Согласен, что перевод очень громоздкий, но и первый вариант не совсем точен. Например, переводчик явно не знал, как поступить с "merges entirely into transcendence" - очень трудно представить, как work (деяния) могут merge (раствориться). Но слово work в английском имеет несколько значений, в том числе и "результаты, последствия работы". "Трудится ради Меня" пришло из пословника (почему переводчик так поступил, я не знаю, но смыслу стиха это не противоречит).
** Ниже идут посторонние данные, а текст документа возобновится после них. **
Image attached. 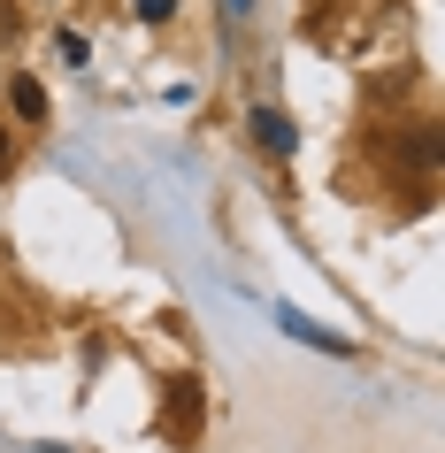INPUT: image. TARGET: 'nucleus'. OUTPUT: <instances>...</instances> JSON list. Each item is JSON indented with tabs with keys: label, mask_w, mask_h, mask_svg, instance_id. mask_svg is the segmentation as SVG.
<instances>
[{
	"label": "nucleus",
	"mask_w": 445,
	"mask_h": 453,
	"mask_svg": "<svg viewBox=\"0 0 445 453\" xmlns=\"http://www.w3.org/2000/svg\"><path fill=\"white\" fill-rule=\"evenodd\" d=\"M246 139H254L261 154H277V162L300 146V139H292V116H277V108H254V116H246Z\"/></svg>",
	"instance_id": "nucleus-1"
},
{
	"label": "nucleus",
	"mask_w": 445,
	"mask_h": 453,
	"mask_svg": "<svg viewBox=\"0 0 445 453\" xmlns=\"http://www.w3.org/2000/svg\"><path fill=\"white\" fill-rule=\"evenodd\" d=\"M8 108L24 123H47V85H39V77H8Z\"/></svg>",
	"instance_id": "nucleus-2"
},
{
	"label": "nucleus",
	"mask_w": 445,
	"mask_h": 453,
	"mask_svg": "<svg viewBox=\"0 0 445 453\" xmlns=\"http://www.w3.org/2000/svg\"><path fill=\"white\" fill-rule=\"evenodd\" d=\"M277 323H284V331H292V338H307V346H330V354H353V346H346V338H338V331H323V323H307V315H292V308H284Z\"/></svg>",
	"instance_id": "nucleus-3"
},
{
	"label": "nucleus",
	"mask_w": 445,
	"mask_h": 453,
	"mask_svg": "<svg viewBox=\"0 0 445 453\" xmlns=\"http://www.w3.org/2000/svg\"><path fill=\"white\" fill-rule=\"evenodd\" d=\"M192 423H200V384H177V392H169V430L185 438Z\"/></svg>",
	"instance_id": "nucleus-4"
},
{
	"label": "nucleus",
	"mask_w": 445,
	"mask_h": 453,
	"mask_svg": "<svg viewBox=\"0 0 445 453\" xmlns=\"http://www.w3.org/2000/svg\"><path fill=\"white\" fill-rule=\"evenodd\" d=\"M131 16H139V24H169V16H177V0H131Z\"/></svg>",
	"instance_id": "nucleus-5"
},
{
	"label": "nucleus",
	"mask_w": 445,
	"mask_h": 453,
	"mask_svg": "<svg viewBox=\"0 0 445 453\" xmlns=\"http://www.w3.org/2000/svg\"><path fill=\"white\" fill-rule=\"evenodd\" d=\"M54 54H62V62H85L93 47H85V31H62V39H54Z\"/></svg>",
	"instance_id": "nucleus-6"
},
{
	"label": "nucleus",
	"mask_w": 445,
	"mask_h": 453,
	"mask_svg": "<svg viewBox=\"0 0 445 453\" xmlns=\"http://www.w3.org/2000/svg\"><path fill=\"white\" fill-rule=\"evenodd\" d=\"M0 162H8V131H0Z\"/></svg>",
	"instance_id": "nucleus-7"
}]
</instances>
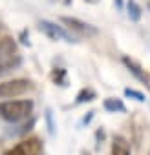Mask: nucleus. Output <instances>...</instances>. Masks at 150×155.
Instances as JSON below:
<instances>
[{
    "mask_svg": "<svg viewBox=\"0 0 150 155\" xmlns=\"http://www.w3.org/2000/svg\"><path fill=\"white\" fill-rule=\"evenodd\" d=\"M33 111V101H8L0 104V117L8 122H19Z\"/></svg>",
    "mask_w": 150,
    "mask_h": 155,
    "instance_id": "2",
    "label": "nucleus"
},
{
    "mask_svg": "<svg viewBox=\"0 0 150 155\" xmlns=\"http://www.w3.org/2000/svg\"><path fill=\"white\" fill-rule=\"evenodd\" d=\"M22 64V57L17 49L13 37L0 38V75H6L11 69H17Z\"/></svg>",
    "mask_w": 150,
    "mask_h": 155,
    "instance_id": "1",
    "label": "nucleus"
},
{
    "mask_svg": "<svg viewBox=\"0 0 150 155\" xmlns=\"http://www.w3.org/2000/svg\"><path fill=\"white\" fill-rule=\"evenodd\" d=\"M126 8H128V17H130V20L137 22V20L141 18V8L137 6V2H135V0H128Z\"/></svg>",
    "mask_w": 150,
    "mask_h": 155,
    "instance_id": "12",
    "label": "nucleus"
},
{
    "mask_svg": "<svg viewBox=\"0 0 150 155\" xmlns=\"http://www.w3.org/2000/svg\"><path fill=\"white\" fill-rule=\"evenodd\" d=\"M103 106H104V110H106V111H110V113H115V111H124V110H126L121 99H112V97H110V99H106V101L103 102Z\"/></svg>",
    "mask_w": 150,
    "mask_h": 155,
    "instance_id": "9",
    "label": "nucleus"
},
{
    "mask_svg": "<svg viewBox=\"0 0 150 155\" xmlns=\"http://www.w3.org/2000/svg\"><path fill=\"white\" fill-rule=\"evenodd\" d=\"M95 99V91L90 90V88H84L77 93V99H75V102L77 104H83V102H92Z\"/></svg>",
    "mask_w": 150,
    "mask_h": 155,
    "instance_id": "11",
    "label": "nucleus"
},
{
    "mask_svg": "<svg viewBox=\"0 0 150 155\" xmlns=\"http://www.w3.org/2000/svg\"><path fill=\"white\" fill-rule=\"evenodd\" d=\"M123 64L126 66V69L135 77V79L139 81V82H143L145 86H146V90L150 91V73L148 71H145L143 68H141V64H137L134 58H130V57H123Z\"/></svg>",
    "mask_w": 150,
    "mask_h": 155,
    "instance_id": "7",
    "label": "nucleus"
},
{
    "mask_svg": "<svg viewBox=\"0 0 150 155\" xmlns=\"http://www.w3.org/2000/svg\"><path fill=\"white\" fill-rule=\"evenodd\" d=\"M40 150H42V142L39 139H28L4 151V155H39Z\"/></svg>",
    "mask_w": 150,
    "mask_h": 155,
    "instance_id": "6",
    "label": "nucleus"
},
{
    "mask_svg": "<svg viewBox=\"0 0 150 155\" xmlns=\"http://www.w3.org/2000/svg\"><path fill=\"white\" fill-rule=\"evenodd\" d=\"M39 28H40V31H42L48 38H51V40H64V42H70V44L79 42L68 29H64V26H59V24H55V22L40 20V22H39Z\"/></svg>",
    "mask_w": 150,
    "mask_h": 155,
    "instance_id": "3",
    "label": "nucleus"
},
{
    "mask_svg": "<svg viewBox=\"0 0 150 155\" xmlns=\"http://www.w3.org/2000/svg\"><path fill=\"white\" fill-rule=\"evenodd\" d=\"M112 155H130V146H128V140L124 137H121V135H115L114 137Z\"/></svg>",
    "mask_w": 150,
    "mask_h": 155,
    "instance_id": "8",
    "label": "nucleus"
},
{
    "mask_svg": "<svg viewBox=\"0 0 150 155\" xmlns=\"http://www.w3.org/2000/svg\"><path fill=\"white\" fill-rule=\"evenodd\" d=\"M60 22L70 29V31H77L81 35H86V37H95L99 33V29L88 22H83L79 18H73V17H60Z\"/></svg>",
    "mask_w": 150,
    "mask_h": 155,
    "instance_id": "5",
    "label": "nucleus"
},
{
    "mask_svg": "<svg viewBox=\"0 0 150 155\" xmlns=\"http://www.w3.org/2000/svg\"><path fill=\"white\" fill-rule=\"evenodd\" d=\"M148 9H150V4H148Z\"/></svg>",
    "mask_w": 150,
    "mask_h": 155,
    "instance_id": "14",
    "label": "nucleus"
},
{
    "mask_svg": "<svg viewBox=\"0 0 150 155\" xmlns=\"http://www.w3.org/2000/svg\"><path fill=\"white\" fill-rule=\"evenodd\" d=\"M51 81H53L55 84H59V86H66V84H68V81H66V69L55 68V69L51 71Z\"/></svg>",
    "mask_w": 150,
    "mask_h": 155,
    "instance_id": "10",
    "label": "nucleus"
},
{
    "mask_svg": "<svg viewBox=\"0 0 150 155\" xmlns=\"http://www.w3.org/2000/svg\"><path fill=\"white\" fill-rule=\"evenodd\" d=\"M33 88V82L28 79H13V81H6L0 82V97L9 99V97H19L28 93Z\"/></svg>",
    "mask_w": 150,
    "mask_h": 155,
    "instance_id": "4",
    "label": "nucleus"
},
{
    "mask_svg": "<svg viewBox=\"0 0 150 155\" xmlns=\"http://www.w3.org/2000/svg\"><path fill=\"white\" fill-rule=\"evenodd\" d=\"M124 95H126V97H132V99H135L137 102H145V95H143V93H139V91H135V90H130V88H126V90H124Z\"/></svg>",
    "mask_w": 150,
    "mask_h": 155,
    "instance_id": "13",
    "label": "nucleus"
}]
</instances>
Остальное - уже вопрос лингвистики: первый перевод не совсем грамотен с точки зрения языка, второй - попытка передать мысль грамотно и по-русски, чтобы язык не вызывал нареканий у образованной публики.

The work of a man who is unattached to the modes of material nature and who is fully situated in transcendental knowledge merges entirely into transcendence.

----------